Berlin festival honours jailed Iranian filmmaker

Berlin Film Festival will pay tribute to Panahi month after filmmaker was sentenced to six years in prison in Iran.


Reuters January 19, 2011

BERLIN: The Berlin Film Festival will pay tribute this year to Iranian director Jafar Panahi, organisers said on Tuesday, a month after the filmmaker was sentenced to six years in prison in Iran.

According to Panahi’s lawyers, he was jailed by an Iranian court last month for making a film without permission and inciting opposition protests. The court also banned him from writing or making films for 20 years, his lawyers say.

Panahi’s lawyer, Farideh Gheyrat, has already filed an appeal and hopes to convince a higher court to overturn what she called a “very hefty verdict” imposed by a tribunal mainly in charge of national security offences.

Panahi, whose film Offside won the Berlin festival’s Silver Bear award in 2006, had been named a member of this year’s jury at the festival that runs from February 10 till February 20.

“We are going to use every opportunity to protest against this drastic verdict,” Berlinale director Dieter Kosslick said in a statement.

Offside will be among the Panahi films screened in Berlin, one of the world’s top festivals. A panel discussion with Iranian filmmakers and artists on censorship and the restriction of freedom of opinion in Iran will take place on February 17.

Panahi, winner of many international awards and a supporter of opposition leader Mirhossein Mousavi in Iran’s disputed 2009 presidential election, was arrested in March but Iranian President Mahmoud Ahmadinejad’s chief of staff has said the leader was not in favour of the jailing.

“The sentence was issued by the judiciary and neither reflects my opinion nor that of the president,” said Esfandiar Rahim-Mashaei, considered to be the president’s closest aide.

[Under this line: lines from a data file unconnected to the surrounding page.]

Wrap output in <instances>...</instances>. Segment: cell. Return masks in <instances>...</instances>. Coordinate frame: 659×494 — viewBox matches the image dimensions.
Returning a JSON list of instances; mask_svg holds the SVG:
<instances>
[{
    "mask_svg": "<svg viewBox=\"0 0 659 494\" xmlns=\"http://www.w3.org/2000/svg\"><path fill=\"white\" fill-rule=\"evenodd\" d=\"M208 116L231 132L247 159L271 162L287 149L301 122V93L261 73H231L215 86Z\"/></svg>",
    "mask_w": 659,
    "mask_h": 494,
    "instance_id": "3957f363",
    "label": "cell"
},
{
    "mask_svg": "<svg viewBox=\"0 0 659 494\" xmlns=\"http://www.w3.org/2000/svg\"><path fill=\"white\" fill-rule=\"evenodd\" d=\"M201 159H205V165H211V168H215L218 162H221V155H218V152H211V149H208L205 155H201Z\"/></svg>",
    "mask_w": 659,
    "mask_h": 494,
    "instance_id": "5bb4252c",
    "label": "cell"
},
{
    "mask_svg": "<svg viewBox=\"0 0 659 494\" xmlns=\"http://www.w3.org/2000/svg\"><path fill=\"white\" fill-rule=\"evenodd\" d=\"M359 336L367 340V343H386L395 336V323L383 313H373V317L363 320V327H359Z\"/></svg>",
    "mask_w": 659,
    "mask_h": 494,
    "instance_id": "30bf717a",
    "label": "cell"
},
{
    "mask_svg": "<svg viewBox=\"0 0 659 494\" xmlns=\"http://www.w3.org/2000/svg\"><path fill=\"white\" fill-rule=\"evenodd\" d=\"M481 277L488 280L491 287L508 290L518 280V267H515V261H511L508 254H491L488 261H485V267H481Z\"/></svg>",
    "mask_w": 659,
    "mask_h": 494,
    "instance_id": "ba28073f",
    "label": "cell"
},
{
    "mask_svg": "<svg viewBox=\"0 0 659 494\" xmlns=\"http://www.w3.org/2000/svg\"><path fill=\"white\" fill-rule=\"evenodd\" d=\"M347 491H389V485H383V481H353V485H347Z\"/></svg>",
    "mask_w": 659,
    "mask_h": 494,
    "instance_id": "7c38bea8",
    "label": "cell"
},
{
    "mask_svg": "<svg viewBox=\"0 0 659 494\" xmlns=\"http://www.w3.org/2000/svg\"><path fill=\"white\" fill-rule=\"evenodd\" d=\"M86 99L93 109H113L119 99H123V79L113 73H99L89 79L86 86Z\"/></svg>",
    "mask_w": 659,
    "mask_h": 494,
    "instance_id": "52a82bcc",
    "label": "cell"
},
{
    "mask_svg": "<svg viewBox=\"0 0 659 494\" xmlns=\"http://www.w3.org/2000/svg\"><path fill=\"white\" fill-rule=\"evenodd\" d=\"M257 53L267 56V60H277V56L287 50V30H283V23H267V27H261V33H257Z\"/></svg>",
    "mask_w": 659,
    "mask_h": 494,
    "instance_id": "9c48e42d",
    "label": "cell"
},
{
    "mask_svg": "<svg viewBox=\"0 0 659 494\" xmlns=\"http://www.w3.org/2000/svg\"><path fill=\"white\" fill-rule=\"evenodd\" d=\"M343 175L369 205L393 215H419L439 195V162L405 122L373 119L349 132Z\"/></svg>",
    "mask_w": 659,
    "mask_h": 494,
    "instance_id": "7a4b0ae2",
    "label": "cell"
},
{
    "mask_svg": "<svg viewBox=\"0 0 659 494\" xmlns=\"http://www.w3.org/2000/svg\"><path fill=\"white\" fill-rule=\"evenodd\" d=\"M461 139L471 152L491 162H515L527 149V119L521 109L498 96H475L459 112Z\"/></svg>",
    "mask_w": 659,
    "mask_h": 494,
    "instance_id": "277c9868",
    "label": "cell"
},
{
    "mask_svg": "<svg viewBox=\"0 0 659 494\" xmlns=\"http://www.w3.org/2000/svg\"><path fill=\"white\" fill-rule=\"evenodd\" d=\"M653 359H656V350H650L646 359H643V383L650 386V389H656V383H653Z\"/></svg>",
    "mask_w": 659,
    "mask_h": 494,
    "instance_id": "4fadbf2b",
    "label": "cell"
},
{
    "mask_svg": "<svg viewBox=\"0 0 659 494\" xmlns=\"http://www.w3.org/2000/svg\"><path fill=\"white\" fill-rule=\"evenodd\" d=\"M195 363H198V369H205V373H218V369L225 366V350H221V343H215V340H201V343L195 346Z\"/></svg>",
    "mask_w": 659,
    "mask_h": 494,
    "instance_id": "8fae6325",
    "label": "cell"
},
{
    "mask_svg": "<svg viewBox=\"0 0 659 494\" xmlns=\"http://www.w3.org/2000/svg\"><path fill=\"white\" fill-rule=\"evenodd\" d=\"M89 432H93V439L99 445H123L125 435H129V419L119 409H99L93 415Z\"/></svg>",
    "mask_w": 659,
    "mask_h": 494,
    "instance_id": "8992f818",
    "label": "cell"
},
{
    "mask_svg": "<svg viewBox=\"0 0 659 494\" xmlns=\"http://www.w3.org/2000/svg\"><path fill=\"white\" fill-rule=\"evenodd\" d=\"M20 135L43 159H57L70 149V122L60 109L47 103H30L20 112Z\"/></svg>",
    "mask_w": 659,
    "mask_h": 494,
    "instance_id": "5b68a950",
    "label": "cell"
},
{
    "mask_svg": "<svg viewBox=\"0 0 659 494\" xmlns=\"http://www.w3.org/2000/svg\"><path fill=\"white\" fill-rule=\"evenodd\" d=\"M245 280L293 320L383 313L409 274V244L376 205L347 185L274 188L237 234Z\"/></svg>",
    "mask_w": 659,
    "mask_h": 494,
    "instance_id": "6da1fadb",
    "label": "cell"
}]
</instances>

Rahim-Mashaei said that he and Ahmadinejad especially disliked the 20-year work ban and deemed it irrelevant.

Panahi and other Iranian filmmakers supported the opposition Green Movement, led by Mir-Hossein Moussavi, before and after the June 2009 presidential election which gave Ahmadinejad a second term. Panahi accused the government of electoral fraud and refused to acknowledge the president’s re-election.

Iranian filmmakers have claimed that since Ahmadinejad became president in 2005, greater restrictions have been imposed on artistes, especially filmmakers.

REUTERS

WITH ADDITIONAL INFORMATION FROM IANS

Published in The Express Tribune, January 20th, 2011.